* SELECTED TEXT *

Agents Are Not Accountable
Engineering is an outcome-focused discipline, and the outcome has not changed in the entire history of the profession. It is not changing now.
What changes, and has always changed, is the tooling. Assemblers replaced hand-written machine code. High-level languages replaced assembly. Version control replaced tarballs. CI replaced manual testing. Code review replaced solo authorship. Each transition forced a new discipline to keep the outcome stable, because each new tool moved some part of the work to a new place and exposed a gap the old discipline had quietly filled. Engineers who were good at the outcome adopted the new tool and built the new discipline. Engineers who confused the tool with the outcome got left behind, in both directions. Some refused the new tool and shipped slower work in a steady decline. Some adopted the new tool without the new discipline and shipped faster work that did not hold up.
Agents are the next tool. The industry is currently sorting itself into two camps, and both are making the same mistake that previous transitions produced, in opposite directions.
The first camp says agents replace engineers. Not augment. Replace. The loop closes. Intent goes in one end, production systems come out the other, and the humans who used to sit in the middle come out with the rest of the slack. Engineering as a job category disappears the way switchboard operators disappeared.
This camp is loudest among people who do not engineer for a living, but the serious version comes from inside the profession. Engineers, often very good ones, who have looked at the trajectory and concluded the work they spent twenty years getting good at is ending. They are not wrong about what they are seeing. The ratio of code-typed to code-shipped is collapsing. Skills that took years to develop are being commoditized in months. They are wrong about what it means. They have confused the tool with the outcome. The tool is changing. The outcome is the same.
The second camp says agents are a hazard. The output is unreliable. The dependence is corrosive. The craft is being eroded by people who took the shortcut. Each charge is true in some cases and overstated in others, but the charges are not the position. Underneath the argument is a fear that is itself reasonable, that something the speaker valued is being taken away by a force they did not consent to and cannot stop. The fear is real, but fear is not a strategy. It produces a stance of refusal that has the texture of integrity and the function of a holding action against a tide that is not receding.
This camp has made a symmetric mistake. They believe the discipline cannot survive the tool change. It can. It has, every time before. It will this time, but only if engineers do the work of building it.
Most working engineers are in neither camp. They are oscillating, excited by what agents can do this week and uneasy about what shipping under their name has started to mean. This essay is for them.

* PROVIDED DATA *
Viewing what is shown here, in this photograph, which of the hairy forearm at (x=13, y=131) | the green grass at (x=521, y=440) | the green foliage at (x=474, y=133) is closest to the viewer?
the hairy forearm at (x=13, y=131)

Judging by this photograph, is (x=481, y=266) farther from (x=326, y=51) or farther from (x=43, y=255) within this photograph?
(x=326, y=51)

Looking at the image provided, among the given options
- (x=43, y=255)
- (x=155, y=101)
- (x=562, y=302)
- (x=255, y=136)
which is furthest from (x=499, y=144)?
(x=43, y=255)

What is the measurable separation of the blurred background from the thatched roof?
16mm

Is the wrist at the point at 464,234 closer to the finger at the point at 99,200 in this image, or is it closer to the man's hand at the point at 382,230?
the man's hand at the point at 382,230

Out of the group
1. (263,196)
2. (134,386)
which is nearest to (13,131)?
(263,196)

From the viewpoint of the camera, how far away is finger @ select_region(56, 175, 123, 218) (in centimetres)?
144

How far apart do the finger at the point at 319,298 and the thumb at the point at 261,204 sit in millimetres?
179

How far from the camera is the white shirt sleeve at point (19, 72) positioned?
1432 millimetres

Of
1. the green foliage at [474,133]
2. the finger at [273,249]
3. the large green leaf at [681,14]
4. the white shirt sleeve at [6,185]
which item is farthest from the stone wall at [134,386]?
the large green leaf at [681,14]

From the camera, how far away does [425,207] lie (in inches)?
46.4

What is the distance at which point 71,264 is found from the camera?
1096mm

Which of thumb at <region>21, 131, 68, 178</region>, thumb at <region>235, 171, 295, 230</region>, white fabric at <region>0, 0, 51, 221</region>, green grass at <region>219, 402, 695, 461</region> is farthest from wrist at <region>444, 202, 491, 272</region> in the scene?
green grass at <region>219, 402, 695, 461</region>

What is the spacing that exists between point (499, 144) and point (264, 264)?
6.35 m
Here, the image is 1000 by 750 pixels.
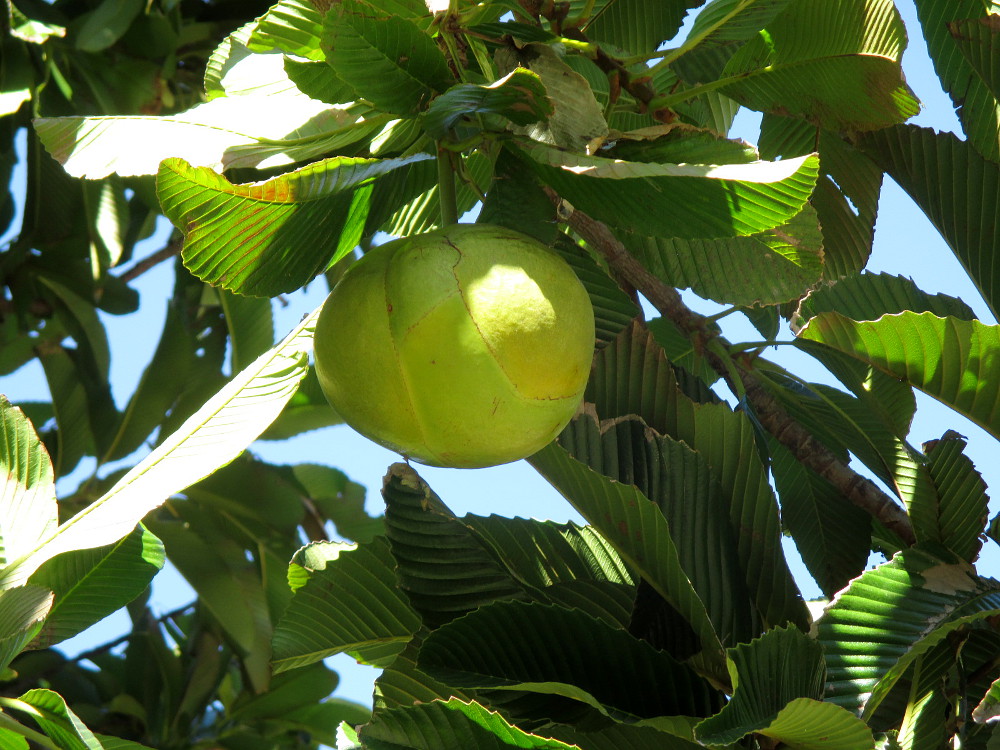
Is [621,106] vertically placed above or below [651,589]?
above

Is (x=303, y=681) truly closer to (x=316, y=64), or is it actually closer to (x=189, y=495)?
(x=189, y=495)

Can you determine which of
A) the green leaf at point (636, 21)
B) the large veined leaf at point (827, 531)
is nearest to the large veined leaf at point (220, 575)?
the large veined leaf at point (827, 531)

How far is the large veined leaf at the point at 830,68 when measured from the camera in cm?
103

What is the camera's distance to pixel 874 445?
1199mm

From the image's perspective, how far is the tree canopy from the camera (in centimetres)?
79

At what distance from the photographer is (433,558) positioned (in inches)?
39.5

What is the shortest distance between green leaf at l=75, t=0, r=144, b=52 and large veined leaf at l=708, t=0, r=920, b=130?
161cm

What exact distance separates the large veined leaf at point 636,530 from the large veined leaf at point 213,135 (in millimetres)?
360

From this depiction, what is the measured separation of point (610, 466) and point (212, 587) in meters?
1.39

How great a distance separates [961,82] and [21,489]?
125cm

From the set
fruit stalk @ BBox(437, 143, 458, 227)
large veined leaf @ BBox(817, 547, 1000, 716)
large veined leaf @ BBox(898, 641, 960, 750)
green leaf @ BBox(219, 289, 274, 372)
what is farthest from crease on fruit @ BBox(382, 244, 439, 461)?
green leaf @ BBox(219, 289, 274, 372)

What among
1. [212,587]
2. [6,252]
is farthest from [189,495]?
[6,252]

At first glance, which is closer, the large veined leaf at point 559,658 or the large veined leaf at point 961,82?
the large veined leaf at point 559,658

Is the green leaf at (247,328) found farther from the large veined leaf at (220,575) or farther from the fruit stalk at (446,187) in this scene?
the fruit stalk at (446,187)
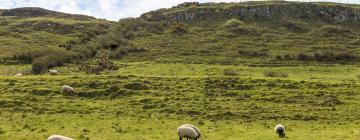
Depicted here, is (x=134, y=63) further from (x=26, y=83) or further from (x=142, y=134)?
(x=142, y=134)

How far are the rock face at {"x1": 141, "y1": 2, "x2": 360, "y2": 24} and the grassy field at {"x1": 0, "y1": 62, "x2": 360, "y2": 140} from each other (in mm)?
65658

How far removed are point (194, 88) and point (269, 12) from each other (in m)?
73.3

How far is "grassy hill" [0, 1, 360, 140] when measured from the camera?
33594mm

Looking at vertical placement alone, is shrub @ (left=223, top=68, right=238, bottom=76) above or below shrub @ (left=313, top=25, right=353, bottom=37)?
below

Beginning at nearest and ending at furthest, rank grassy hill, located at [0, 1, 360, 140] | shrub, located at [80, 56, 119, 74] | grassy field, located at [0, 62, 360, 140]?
grassy field, located at [0, 62, 360, 140] < grassy hill, located at [0, 1, 360, 140] < shrub, located at [80, 56, 119, 74]

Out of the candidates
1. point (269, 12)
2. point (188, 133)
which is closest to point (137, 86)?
point (188, 133)

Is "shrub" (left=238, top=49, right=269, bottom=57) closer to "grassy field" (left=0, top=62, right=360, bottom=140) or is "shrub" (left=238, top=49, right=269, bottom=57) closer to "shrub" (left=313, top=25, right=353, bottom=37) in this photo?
"shrub" (left=313, top=25, right=353, bottom=37)

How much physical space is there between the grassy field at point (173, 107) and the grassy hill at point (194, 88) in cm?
9

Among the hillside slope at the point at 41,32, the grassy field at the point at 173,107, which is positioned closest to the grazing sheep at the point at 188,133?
the grassy field at the point at 173,107

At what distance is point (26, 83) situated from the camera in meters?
48.0

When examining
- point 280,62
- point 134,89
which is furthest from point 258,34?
point 134,89

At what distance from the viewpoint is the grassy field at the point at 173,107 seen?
3172 cm

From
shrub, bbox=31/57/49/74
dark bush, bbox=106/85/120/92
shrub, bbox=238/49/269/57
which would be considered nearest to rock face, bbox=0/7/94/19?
shrub, bbox=238/49/269/57

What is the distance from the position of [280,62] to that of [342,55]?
481 inches
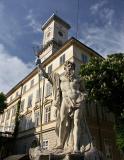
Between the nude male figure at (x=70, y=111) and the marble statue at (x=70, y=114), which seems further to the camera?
the nude male figure at (x=70, y=111)

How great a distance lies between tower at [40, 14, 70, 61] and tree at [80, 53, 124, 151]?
73.8 ft

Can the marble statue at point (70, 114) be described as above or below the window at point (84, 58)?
below

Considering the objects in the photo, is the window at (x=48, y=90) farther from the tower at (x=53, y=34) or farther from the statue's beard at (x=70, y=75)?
the statue's beard at (x=70, y=75)

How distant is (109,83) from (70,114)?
599 inches

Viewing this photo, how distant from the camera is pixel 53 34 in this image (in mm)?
46094

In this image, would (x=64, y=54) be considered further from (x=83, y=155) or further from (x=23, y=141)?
(x=83, y=155)

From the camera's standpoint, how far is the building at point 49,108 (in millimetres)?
28016

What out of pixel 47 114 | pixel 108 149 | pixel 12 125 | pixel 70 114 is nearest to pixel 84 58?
pixel 47 114

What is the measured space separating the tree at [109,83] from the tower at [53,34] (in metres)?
22.5

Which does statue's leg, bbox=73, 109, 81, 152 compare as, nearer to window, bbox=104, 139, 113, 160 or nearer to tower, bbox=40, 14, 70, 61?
window, bbox=104, 139, 113, 160

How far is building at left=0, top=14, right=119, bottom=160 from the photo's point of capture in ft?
91.9

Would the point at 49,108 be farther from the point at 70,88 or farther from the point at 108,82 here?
the point at 70,88

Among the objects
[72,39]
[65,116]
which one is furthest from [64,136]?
[72,39]

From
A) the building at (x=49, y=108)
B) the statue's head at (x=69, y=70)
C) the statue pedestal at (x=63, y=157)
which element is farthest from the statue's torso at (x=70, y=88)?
the building at (x=49, y=108)
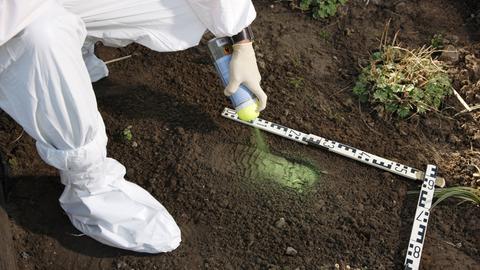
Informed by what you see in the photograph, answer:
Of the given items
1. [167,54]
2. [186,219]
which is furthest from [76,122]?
[167,54]

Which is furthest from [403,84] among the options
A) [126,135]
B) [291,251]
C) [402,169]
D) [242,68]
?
[126,135]

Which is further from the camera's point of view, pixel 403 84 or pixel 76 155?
pixel 403 84

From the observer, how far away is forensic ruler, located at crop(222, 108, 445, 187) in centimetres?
259

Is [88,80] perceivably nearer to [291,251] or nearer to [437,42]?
[291,251]

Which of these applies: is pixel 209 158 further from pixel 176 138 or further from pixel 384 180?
pixel 384 180

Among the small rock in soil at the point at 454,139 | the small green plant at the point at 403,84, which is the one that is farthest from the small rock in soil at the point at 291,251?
the small rock in soil at the point at 454,139

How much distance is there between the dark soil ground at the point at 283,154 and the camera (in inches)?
94.5

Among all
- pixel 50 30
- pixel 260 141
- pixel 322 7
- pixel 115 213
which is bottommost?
pixel 115 213

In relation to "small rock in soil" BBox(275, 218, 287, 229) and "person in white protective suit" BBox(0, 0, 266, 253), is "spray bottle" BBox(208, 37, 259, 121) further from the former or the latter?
"small rock in soil" BBox(275, 218, 287, 229)

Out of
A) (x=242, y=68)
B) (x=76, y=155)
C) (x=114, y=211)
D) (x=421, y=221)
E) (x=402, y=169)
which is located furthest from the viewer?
(x=402, y=169)

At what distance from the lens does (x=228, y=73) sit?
245cm

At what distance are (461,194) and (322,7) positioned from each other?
4.05 ft

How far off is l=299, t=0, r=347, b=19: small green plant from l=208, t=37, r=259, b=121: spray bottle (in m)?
0.86

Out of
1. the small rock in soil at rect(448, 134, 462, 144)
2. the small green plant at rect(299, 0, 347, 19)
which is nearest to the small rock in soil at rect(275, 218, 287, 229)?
the small rock in soil at rect(448, 134, 462, 144)
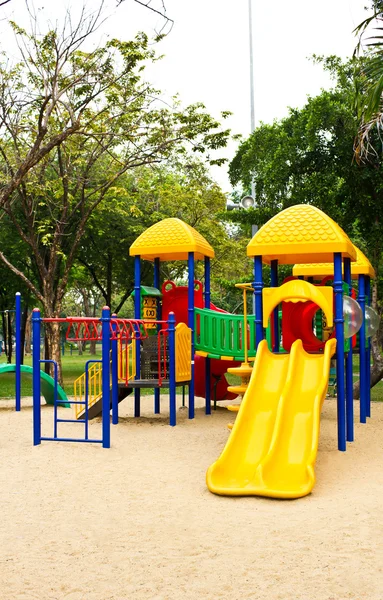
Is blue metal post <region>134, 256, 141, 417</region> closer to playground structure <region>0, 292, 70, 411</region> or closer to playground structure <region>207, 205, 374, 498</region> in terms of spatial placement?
playground structure <region>0, 292, 70, 411</region>

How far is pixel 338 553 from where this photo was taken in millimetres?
4883

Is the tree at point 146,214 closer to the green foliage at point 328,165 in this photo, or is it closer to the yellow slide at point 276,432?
the green foliage at point 328,165

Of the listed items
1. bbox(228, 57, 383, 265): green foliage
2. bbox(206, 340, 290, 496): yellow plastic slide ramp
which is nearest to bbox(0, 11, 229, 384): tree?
bbox(228, 57, 383, 265): green foliage

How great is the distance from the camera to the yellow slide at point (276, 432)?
22.2 feet

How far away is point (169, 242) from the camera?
41.1ft

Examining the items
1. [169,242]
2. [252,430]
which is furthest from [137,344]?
[252,430]

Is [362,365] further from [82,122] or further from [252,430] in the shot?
[82,122]

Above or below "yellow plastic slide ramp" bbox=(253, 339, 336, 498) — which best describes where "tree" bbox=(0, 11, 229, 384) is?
above

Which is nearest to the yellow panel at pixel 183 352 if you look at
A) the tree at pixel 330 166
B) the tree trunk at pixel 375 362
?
the tree trunk at pixel 375 362

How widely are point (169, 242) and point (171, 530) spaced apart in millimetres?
7608

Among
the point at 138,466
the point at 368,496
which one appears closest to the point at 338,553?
the point at 368,496

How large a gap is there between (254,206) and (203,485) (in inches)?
504

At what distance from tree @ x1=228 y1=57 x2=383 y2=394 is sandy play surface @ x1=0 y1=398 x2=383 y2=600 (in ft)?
26.2

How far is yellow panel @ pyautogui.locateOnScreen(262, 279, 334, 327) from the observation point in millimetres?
8992
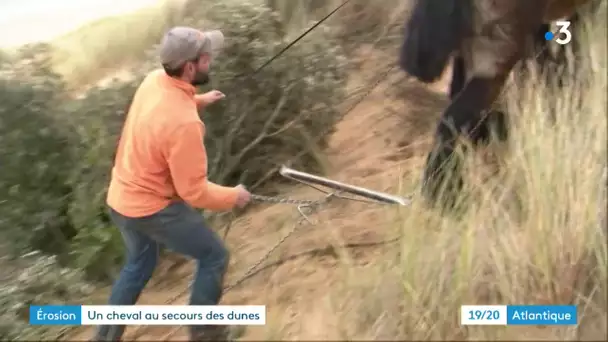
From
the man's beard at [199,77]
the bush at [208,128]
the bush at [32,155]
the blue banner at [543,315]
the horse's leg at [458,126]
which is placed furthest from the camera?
the bush at [32,155]

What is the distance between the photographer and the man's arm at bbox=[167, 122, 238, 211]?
3.92 ft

* REQUIRED ACTION 1 *
In the essay on agents and engineering, condense the paragraph beginning "What changes, and has always changed" into a short bulleted list that keeps its main facts.
* REQUIRED ACTION 2 *
Copy a passage from the essay on agents and engineering. Begin at the words "Agents are the" and stop after "switchboard operators disappeared.".

* FINAL ANSWER 1 *
- The tooling is what changes: assemblers replaced hand-written machine code, high-level languages replaced assembly, version control replaced tarballs, CI replaced manual testing, and code review replaced solo authorship.
- Each new tool moved part of the work and exposed a gap that the old discipline had filled, so a new discipline was needed to keep the outcome stable.
- Engineers focused on the outcome adopted the new tool and built the new discipline.
- Engineers who confused the tool with the outcome fell behind. Some refused the tool and shipped slower work. Others adopted it without the discipline and shipped faster work that did not hold up.

* FINAL ANSWER 2 *
Agents are the next tool. The industry is currently sorting itself into two camps, and both are making the same mistake that previous transitions produced, in opposite directions.
The first camp says agents replace engineers. Not augment. Replace. The loop closes. Intent goes in one end, production systems come out the other, and the humans who used to sit in the middle come out with the rest of the slack. Engineering as a job category disappears the way switchboard operators disappeared.